→ TEXT PASSAGE:
━━━
With more than 12 million video and audio products sold, Cecilia Bartoli is among the most successful classical artists of our time. Having recorded exclusively on Decca Classics since 1988, Bartoli has been awarded five Grammys, more than a dozen Echos and Brit Awards, the Polar Music Prize, the Léonie-Sonning-Music Prize and the Herbert von Karajan Prize. She has performed at the world’s most prestigious concert halls, opera houses and festivals, works as artistic director of the Salzburg Whitsun Festival, and in January 2023 will become director of the Opéra de Monte-Carlo, the first woman in the history of the opera house to hold the role. 

 

On Unreleased, Bartoli performs dramatic concert arias all written in a period of 23 years, by four composers whose influence on one another is clear, and whose compositions were shaped by the great sopranos they were written for. 

 

Beethoven’s Ah! Perfidowritten for the celebrated singer Josepha Duschek during the composer’s visit to Prague in 1796, may foreshadow some of the music for Beethoven’s only ever operatic heroine: Fidelio’s Leonore. 

 

Duschek also gave the premier of Mozart’s Bella mia fiamma and was the originally intended performer of Ah, lo previdi, later performed by Aloysia Weber. Other tracks on Unreleased feature Mozart arias originally written for other great singers of the 18th century such as the castrato Tommaso Consoli who first sung Mozart’s L'amerò sarò costante (in the opera Il Pastore).  

 

Bartoli continues her work to showcase underperformed rarities with Se mai senti. Written by the Czech composer Josef Mysliveček, the aria comes from his 1734 opera La Clemenza di Tito and was composed for Pietro Benedetti (who also premiered early Mozart operas). Mysliveček, starting life as a miller in Prague before travelling to Italy, became Europe’s most successful and best paid opera composer by the time he befriended the young Mozart.
━━━
→ GIVEN REQUEST 1: Retype the rows from the line containing "Does [8,69] exist" through the last of the rows, with both ends included.

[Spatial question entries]
━━━
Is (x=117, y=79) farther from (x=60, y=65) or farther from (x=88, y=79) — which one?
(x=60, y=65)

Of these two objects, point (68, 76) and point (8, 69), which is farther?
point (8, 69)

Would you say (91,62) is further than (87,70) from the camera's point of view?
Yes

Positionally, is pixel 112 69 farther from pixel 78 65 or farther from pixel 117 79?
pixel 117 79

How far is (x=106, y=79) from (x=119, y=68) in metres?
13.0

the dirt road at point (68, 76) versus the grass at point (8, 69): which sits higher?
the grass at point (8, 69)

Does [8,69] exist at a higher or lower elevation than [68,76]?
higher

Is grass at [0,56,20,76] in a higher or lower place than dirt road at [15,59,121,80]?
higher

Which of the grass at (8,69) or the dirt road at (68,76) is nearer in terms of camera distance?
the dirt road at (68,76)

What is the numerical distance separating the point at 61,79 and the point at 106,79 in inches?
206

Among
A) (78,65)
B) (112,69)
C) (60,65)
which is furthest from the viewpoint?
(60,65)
━━━
→ GIVEN REQUEST 2:
Using the passage on Cecilia Bartoli, answer these questions:
(a) Since what year has Bartoli recorded exclusively on Decca Classics?
(b) For which singer was Beethoven's Ah! Perfido written?
(c) Which composer wrote Se mai senti?

→ TASK ANSWER 1:
Does [8,69] exist at a higher or lower elevation than [68,76]?
higher

Is grass at [0,56,20,76] in a higher or lower place than dirt road at [15,59,121,80]?
higher

Which of the grass at (8,69) or the dirt road at (68,76) is nearer in terms of camera distance?
the dirt road at (68,76)

What is the numerical distance separating the point at 61,79 and the point at 106,79 in inches?
206

Among
A) (78,65)
B) (112,69)
C) (60,65)
which is furthest from the viewpoint?
(60,65)

→ TASK ANSWER 2:
(a) 1988
(b) Josepha Duschek
(c) Josef Mysliveček